··· MATERIAL TO PROCESS ···

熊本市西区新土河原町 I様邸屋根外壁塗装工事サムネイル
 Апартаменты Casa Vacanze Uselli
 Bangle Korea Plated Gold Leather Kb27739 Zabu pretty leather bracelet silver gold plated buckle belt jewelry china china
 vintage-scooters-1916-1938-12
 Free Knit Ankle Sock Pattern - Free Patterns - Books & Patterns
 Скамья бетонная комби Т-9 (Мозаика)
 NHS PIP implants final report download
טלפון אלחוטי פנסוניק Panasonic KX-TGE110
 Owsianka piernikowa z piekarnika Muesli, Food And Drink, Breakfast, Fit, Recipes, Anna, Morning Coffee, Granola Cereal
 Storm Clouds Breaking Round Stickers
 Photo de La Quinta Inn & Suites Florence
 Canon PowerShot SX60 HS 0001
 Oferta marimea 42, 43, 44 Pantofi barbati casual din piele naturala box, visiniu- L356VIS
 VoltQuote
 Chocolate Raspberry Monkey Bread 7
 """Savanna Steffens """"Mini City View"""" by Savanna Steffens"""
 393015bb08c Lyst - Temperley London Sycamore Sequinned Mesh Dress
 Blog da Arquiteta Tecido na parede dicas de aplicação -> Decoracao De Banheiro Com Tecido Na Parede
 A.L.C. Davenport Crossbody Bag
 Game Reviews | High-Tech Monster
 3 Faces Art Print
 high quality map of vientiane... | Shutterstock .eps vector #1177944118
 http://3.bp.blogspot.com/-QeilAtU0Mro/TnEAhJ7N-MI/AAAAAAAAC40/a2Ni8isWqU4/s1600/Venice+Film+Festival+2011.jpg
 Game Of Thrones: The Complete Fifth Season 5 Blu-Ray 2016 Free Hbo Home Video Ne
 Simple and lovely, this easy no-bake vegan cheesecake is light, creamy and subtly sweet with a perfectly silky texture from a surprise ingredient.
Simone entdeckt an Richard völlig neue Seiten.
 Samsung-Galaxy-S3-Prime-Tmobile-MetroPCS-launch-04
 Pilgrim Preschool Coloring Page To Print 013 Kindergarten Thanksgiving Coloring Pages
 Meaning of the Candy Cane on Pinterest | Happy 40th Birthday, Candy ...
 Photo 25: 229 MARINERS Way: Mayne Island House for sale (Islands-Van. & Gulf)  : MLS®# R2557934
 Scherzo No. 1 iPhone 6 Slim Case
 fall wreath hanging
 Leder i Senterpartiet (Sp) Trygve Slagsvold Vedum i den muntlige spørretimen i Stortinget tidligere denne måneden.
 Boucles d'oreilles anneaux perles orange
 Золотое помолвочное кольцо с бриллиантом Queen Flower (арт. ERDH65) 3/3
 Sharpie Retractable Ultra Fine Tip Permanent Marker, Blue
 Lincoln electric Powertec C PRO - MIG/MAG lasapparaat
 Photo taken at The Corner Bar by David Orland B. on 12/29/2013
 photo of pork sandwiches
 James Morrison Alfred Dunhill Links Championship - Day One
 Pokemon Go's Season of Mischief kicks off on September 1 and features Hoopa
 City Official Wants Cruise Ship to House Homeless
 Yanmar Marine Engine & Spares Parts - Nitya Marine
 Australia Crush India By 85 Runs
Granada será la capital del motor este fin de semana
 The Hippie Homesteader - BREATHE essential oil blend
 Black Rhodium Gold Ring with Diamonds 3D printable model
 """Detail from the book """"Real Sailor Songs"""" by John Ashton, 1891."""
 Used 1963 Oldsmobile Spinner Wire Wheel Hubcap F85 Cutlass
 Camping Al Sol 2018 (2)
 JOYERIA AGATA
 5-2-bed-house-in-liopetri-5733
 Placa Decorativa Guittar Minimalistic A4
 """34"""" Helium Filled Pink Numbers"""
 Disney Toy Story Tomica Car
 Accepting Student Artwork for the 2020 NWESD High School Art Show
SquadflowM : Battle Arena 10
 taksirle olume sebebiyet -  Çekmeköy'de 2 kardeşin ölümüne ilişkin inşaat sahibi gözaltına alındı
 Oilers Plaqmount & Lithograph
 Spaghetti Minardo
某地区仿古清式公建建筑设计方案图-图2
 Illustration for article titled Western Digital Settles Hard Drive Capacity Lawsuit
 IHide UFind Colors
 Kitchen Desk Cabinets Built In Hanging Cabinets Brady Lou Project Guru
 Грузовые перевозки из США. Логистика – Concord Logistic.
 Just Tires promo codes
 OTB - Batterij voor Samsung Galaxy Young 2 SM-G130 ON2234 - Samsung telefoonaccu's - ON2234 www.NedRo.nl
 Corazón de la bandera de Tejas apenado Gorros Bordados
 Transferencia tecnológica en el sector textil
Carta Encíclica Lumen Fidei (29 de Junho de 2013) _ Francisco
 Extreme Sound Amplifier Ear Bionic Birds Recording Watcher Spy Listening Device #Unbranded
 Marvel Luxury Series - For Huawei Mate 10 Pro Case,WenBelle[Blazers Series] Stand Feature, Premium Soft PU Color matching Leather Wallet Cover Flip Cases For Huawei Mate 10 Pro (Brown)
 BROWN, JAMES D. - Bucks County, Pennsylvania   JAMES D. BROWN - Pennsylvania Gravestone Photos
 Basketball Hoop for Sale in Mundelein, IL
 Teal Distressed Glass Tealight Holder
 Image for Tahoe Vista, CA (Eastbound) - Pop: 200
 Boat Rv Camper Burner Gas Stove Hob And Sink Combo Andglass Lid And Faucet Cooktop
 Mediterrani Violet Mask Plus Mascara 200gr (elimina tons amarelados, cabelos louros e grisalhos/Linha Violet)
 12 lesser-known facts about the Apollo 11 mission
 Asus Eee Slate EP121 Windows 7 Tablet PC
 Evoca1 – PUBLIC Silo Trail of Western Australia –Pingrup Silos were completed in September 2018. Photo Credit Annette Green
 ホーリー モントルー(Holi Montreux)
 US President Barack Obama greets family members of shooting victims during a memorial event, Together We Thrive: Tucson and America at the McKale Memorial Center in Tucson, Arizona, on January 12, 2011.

···

The lines to return begin at the first line of the records and end at the line holding "Free Knit Ankle"; please return them exactly, including both, and nothing beyond.

→ **YOUR RESPONSE**
熊本市西区新土河原町 I様邸屋根外壁塗装工事サムネイル
 Апартаменты Casa Vacanze Uselli
 Bangle Korea Plated Gold Leather Kb27739 Zabu pretty leather bracelet silver gold plated buckle belt jewelry china china
 vintage-scooters-1916-1938-12
 Free Knit Ankle Sock Pattern - Free Patterns - Books & Patterns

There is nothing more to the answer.